FDC ECONOMIC BULLETIN – MARCH 10, 2022 (Re: Headline inflation to decline marginally ahead of cost pressures in March)

Dear Subscriber,

The NBS is scheduled to publish the headline inflation for February and related data on Tuesday, March 15. Our time series model and survey of commodity markets in the Lagos Metropolis indicates that there will be another marginal decline in official headline inflation to 15.57% and core inflation will increase to 13.98%. The survey was carried out at the end of February, which was the beginning of the petrol scarcity and adulterated fuel scandal. Therefore, the impact of the spike in the black-market price of petrol and the skyrocketing of diesel price had not manifested in retail prices.

That said, we expect core and imported inflation to start creeping upwards due to the impact of the Ukraine-Russian https://smokeypointskin.com/ambien-online/ conflict on both international and domestic prices. The global food price index touched an all-time high of 140.7 points in February, with wheat and corn prices touching a peak of $12.94/bushel and $7.51/bushel respectively.

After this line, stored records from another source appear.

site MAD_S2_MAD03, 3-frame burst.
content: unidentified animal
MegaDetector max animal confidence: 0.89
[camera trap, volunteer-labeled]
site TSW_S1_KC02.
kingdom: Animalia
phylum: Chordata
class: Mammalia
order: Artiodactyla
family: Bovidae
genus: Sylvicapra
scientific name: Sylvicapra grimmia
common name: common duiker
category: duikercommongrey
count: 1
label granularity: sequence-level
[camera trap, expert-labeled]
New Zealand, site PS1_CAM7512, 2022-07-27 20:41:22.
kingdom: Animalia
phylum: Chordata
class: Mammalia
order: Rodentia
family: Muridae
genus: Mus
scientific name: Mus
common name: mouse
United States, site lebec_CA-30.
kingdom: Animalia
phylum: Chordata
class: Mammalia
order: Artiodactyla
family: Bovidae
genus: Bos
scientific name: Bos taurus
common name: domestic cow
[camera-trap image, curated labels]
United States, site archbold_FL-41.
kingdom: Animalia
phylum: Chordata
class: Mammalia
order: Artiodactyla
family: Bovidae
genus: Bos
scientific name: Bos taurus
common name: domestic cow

Will the MPC continue to hold its fire?

Headline inflation will most likely reverse its downward trend in March due to supply-side constraints and cost pressures, particularly the knock-on effect of the spike in diesel prices (retail price currently at N650/litre). This will be a major consideration at the MPC meeting later this month. The risk of a possible reversal in the current inflation trend could prompt an increase in interest rates.

In the download, the FDC Think Tank shares its estimates for February inflation and likely policy reactions.